Macron bocciato da sette francesi su dieci. La chiamata alle armi per salvare la faccia

Il presidente, crollato al 29%, rimette mano all'organizzazione dell'Eliseo

Macron bocciato da sette francesi su dieci. La chiamata alle armi per salvare la faccia

L'Eliseo in assetto da guerra. Per vincere la battaglia sulla comunicazione, tentare la rimonta nei sondaggi, prepararsi alle battaglie dei prossimi mesi. In ballo ci sono la Finanziaria (il deficit cresce più del previsto, il Pil meno), il piano anti-povertà (l'annuncio giovedì) ma soprattutto due appuntamenti elettorali cruciali: le europee 2019 e le comunali del 2020. Emmanuel Macron mette l'elmetto e chiama i suoi fedelissimi alle armi, pronto a una riorganizzazione dei servizi della presidenza e ad aprire una nuova linea di dialogo con i francesi. La prossima settimana arriverà l'annuncio del grande ritorno di un «direttore generale dei servizi» della presidenza (Dgs), ruolo di cui si era servito Sarkozy e invece sparito nell'era del predecessore Hollande. Sarà rivestito da Jérôme Rivoisy, ex allievo dell'Ena (la scuola di amministrazione che sforna la classe dirigente francese), incaricato di lanciare un'operazione trasparenza dopo le nubi estive del caso Benalla e i numeri tragici delle ultime ore.

Perché da ieri si parla già di «effetto 11 settembre» per il presidente di Francia, affossato in queste ore da un nuovo sondaggio (Odoxa per France Inter), fotografia impietosa della sua caduta inesorabile di popolarità, oggi al 29% (record negativo, peggiore del predecessore allo stesso momento del quinquennato) e dodici punti percentuali in meno rispetto a giugno. Il 71% dei francesi ha un'opinione negativa di monsieur le président mentre il ministro della Transizione ecologica Nicolas Hulot, uscito dal governo due settimane fa in polemica con la linea fallimentare sull'ambiente, guadagna consensi nell'opinione pubblica (+13%) e i Verdi (sondaggio Bva del 31 agosto) sono addirittura al 35% contro il 34% del partito di Macron En Marche, tallonati dalla sinistra radicale de La France insoumise al 31%.

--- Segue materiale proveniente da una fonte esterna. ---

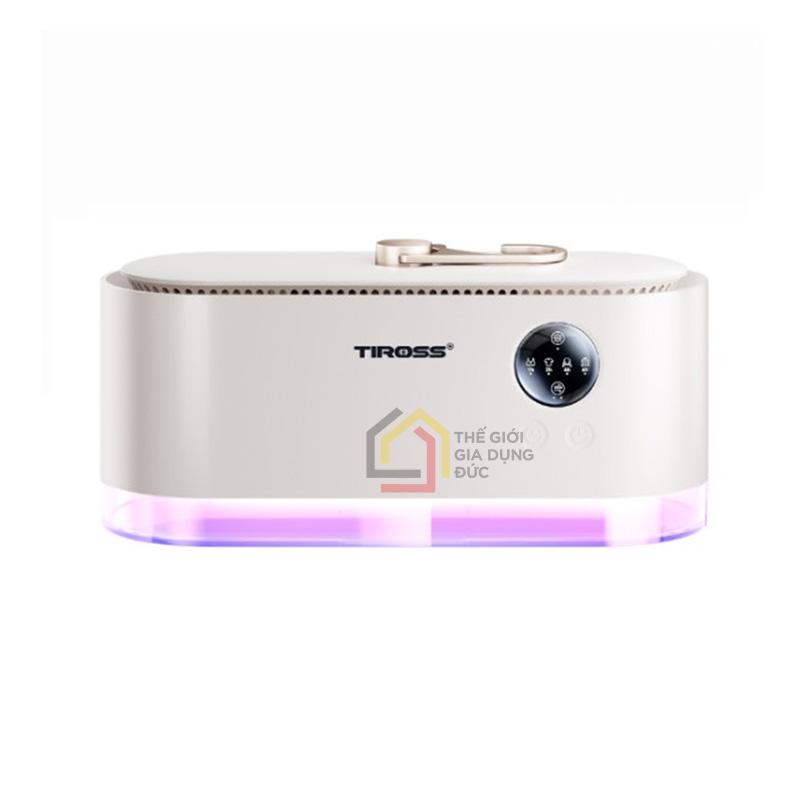 may-say-quan-ao-di-dong-tiross-ts8832 (1) Máy sấy quần áo di động Tiross TS8832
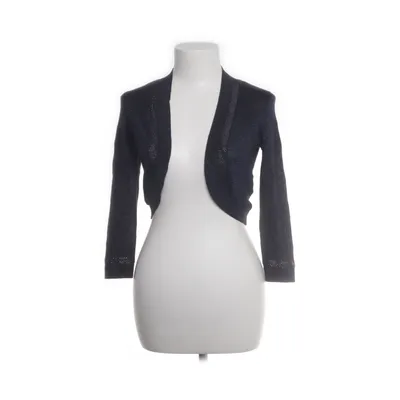 Bolero (Blå) från Jake*s Polyester, Viskos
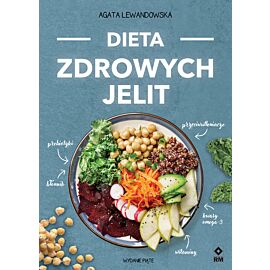 Dieta zdrowych jelit wyd. 2026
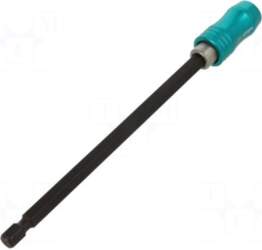 WOLFCRAFT Holder | Socket size-inch: 1/4"
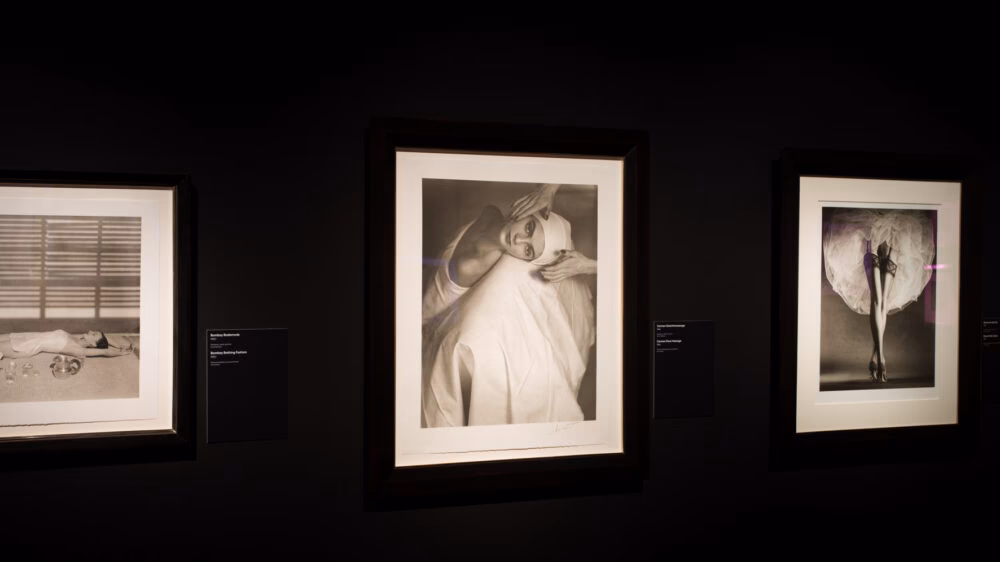 Welche Ausstellungen gibt es zurzeit in Düsseldorf?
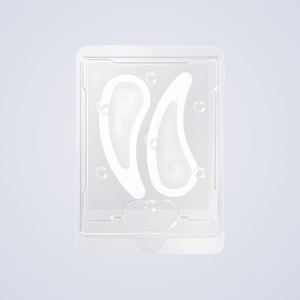 แผ่นมาส์กใต้ตา Dailydeul Skin Fit Eye Micro Patch, 17 มก. x 2 แผ่น, 10 ชิ้น, 1 กล่อง แผ่นมาส์กไฮโดรเจล - Product Image 4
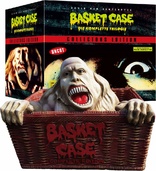 Basket Case (Blu-ray Movie)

Le cose potrebbero persino peggiorare ora che l'uomo chiave della débâcle presidenziale, l'ex guardia del corpo Alexandre Benalla, ha annunciato che non si presenterà di fronte alla Commissione Giustizia del Senato che lo aveva convocato per mercoledì prossimo. Mentre emergono novità sullo scandalo (BfmTv diffonde il contratto di Benalla: 4 pagine e 6mila euro netti al mese), il funzionario dell'Eliseo che picchiò in piazza alcuni manifestanti il primo maggio, accusato di aver avuto passaporto diplomatico, auto di servizio e armi - nonostante il suo ruolo non lo prevedesse - ha fatto sapere tramite avvocato di «non voler andare davanti a una commissione per fare dichiarazioni che potrebbero essere riprese dagli inquirenti». Bocca cucita per non peggiorare la situazione. Ma sulla questione si è già aperto un braccio di ferro: la Commissione potrebbe costringerlo a presentarsi e a parlare sotto giuramento, ricorrendo in caso contrario all'uso della forza pubblica.

A dover rimediare per forza è invece proprio Macron. Che non a caso entro fine anno intende rimettere mano a tutta l'organizzazione di Palazzo. A cominciare dalla comunicazione. Via il ruolo di portavoce dell'Eliseo (ecco perché la scorsa settimana si era vociferato di imminenti dimissioni) e l'ex giornalista Bruno Roger-Petit diventerà invece consigliere di Gabinetto. Per tornare alla formula magica e vincente della campagna presidenziale, Macron si affiderà a Sylvain Fort, il suo ghost-writer, per dirigere la comunicazione presidenziale.

Una mossa che qualcuno (l'ex responsabile della comunicazione di Hollande) considera la prova di una debolezza: «Quando la lotta si fa dura, il primo riflesso della dirigenza è accusare la comunicazione», spiega Gaspard Gantzer. Ma Macron non ha altre chance e chiama a raccolta la squadra artefice del suo ormai sbiadito exploit elettorale.